• _Exercise requirements_: If a line in the entries below holds the string "Cephalophus", copy it.

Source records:
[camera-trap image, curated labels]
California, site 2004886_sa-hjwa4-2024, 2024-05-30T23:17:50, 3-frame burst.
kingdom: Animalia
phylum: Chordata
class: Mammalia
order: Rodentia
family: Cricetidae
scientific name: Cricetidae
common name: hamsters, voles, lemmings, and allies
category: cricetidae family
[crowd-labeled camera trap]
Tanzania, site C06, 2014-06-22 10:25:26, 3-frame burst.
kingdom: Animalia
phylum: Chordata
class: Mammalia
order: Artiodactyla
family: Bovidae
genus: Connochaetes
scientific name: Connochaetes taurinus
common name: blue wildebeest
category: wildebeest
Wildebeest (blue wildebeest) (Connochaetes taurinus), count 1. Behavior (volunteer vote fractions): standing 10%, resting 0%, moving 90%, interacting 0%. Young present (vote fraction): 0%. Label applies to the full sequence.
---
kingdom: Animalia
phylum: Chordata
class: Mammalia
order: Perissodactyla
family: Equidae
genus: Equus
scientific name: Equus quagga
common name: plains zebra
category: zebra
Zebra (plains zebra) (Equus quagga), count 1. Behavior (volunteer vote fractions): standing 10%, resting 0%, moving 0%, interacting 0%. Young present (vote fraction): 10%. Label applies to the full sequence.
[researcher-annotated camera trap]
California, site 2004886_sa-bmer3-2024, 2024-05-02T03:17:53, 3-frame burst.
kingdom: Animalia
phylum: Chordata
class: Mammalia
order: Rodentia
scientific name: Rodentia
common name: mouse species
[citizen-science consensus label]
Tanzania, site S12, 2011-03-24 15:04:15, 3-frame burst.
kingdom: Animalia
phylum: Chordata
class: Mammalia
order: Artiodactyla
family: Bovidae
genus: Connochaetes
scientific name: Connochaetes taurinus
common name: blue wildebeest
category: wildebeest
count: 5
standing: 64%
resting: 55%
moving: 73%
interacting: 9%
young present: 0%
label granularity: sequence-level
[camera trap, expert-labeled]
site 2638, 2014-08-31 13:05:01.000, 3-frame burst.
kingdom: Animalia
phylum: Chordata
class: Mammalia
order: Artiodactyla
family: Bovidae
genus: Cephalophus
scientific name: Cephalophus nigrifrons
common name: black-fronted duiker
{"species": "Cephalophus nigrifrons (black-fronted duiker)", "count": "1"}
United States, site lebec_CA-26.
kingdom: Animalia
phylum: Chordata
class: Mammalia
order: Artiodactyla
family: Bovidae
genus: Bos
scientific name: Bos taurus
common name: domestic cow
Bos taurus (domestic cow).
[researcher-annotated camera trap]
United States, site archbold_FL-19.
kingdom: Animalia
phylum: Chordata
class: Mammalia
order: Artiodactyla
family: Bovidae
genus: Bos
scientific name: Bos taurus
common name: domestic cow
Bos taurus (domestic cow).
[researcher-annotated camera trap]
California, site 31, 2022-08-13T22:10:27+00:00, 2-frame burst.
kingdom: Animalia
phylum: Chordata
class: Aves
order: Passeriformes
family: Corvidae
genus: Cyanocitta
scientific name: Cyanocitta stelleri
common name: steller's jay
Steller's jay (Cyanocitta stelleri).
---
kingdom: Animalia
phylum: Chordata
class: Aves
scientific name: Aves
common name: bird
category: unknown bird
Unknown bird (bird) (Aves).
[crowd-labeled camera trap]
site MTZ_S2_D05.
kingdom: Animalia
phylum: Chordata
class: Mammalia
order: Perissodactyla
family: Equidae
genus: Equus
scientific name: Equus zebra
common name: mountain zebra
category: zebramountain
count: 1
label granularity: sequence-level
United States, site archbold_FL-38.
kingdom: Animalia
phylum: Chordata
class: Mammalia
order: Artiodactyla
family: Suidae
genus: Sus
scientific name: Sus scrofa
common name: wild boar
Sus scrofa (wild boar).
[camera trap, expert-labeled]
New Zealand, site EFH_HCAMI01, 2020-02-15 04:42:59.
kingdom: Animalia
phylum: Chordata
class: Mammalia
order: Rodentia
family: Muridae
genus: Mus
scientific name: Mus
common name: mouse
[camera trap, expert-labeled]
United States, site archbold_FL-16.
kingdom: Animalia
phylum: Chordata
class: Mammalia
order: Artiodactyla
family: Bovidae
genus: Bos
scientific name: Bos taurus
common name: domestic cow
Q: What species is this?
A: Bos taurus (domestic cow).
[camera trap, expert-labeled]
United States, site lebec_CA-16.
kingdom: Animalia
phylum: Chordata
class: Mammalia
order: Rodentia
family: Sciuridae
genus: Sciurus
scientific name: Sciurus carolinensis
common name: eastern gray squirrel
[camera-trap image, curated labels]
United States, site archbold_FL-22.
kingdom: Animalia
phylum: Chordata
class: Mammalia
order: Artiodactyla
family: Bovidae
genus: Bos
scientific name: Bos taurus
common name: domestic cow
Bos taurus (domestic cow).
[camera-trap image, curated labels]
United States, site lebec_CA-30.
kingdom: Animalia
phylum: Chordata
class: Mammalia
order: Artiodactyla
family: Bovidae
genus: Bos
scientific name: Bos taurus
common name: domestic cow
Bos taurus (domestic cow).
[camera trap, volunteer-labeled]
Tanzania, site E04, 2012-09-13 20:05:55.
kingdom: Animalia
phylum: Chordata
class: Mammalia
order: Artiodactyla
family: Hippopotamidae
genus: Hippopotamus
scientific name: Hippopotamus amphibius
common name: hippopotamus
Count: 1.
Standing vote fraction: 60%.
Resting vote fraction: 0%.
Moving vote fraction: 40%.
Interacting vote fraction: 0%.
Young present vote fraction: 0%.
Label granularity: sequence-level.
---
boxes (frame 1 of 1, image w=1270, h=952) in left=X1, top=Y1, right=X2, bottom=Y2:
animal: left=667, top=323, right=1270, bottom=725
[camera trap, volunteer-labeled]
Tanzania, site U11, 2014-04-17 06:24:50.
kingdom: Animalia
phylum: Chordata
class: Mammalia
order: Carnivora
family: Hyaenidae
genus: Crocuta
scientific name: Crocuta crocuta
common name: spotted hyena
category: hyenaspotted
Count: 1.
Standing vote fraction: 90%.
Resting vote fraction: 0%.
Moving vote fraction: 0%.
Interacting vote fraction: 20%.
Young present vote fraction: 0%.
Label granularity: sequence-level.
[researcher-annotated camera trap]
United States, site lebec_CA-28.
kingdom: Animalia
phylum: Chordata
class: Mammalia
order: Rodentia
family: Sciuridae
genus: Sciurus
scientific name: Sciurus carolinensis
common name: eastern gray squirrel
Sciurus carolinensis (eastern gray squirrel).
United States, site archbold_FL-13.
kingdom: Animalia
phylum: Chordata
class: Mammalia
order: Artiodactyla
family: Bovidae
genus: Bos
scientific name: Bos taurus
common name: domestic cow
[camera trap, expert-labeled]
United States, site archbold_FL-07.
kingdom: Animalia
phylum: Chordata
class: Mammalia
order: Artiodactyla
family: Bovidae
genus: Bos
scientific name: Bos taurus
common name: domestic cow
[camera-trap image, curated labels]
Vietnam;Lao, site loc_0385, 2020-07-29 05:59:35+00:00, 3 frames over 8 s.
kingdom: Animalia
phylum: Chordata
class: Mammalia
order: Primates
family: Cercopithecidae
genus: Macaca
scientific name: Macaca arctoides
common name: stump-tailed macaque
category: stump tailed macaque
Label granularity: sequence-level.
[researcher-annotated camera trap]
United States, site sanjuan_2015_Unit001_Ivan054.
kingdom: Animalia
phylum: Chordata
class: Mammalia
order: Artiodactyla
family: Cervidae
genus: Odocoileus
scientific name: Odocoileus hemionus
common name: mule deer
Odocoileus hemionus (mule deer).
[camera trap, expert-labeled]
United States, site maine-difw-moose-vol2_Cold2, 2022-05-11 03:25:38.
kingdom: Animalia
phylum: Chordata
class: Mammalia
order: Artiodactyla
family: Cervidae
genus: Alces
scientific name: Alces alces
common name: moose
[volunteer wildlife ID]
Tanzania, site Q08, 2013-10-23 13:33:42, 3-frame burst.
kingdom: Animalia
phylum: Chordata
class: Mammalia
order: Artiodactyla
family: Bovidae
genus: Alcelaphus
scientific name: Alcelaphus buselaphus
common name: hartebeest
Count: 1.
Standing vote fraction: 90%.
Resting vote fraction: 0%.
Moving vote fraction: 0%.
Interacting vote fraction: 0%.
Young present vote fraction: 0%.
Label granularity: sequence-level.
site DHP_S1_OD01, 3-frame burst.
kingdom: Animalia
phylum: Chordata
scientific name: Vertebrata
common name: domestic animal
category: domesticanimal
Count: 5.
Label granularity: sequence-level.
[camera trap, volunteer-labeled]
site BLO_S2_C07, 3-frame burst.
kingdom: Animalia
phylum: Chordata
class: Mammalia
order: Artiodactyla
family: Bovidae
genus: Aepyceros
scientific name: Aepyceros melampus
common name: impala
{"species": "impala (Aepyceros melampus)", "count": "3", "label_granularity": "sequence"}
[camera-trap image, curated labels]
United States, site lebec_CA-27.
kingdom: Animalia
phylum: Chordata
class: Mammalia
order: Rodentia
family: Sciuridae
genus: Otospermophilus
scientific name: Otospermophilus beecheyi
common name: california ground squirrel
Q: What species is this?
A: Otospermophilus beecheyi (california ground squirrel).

• _Response to this exercise_:
genus: Cephalophus
scientific name: Cephalophus nigrifrons
{"species": "Cephalophus nigrifrons (black-fronted duiker)", "count": "1"}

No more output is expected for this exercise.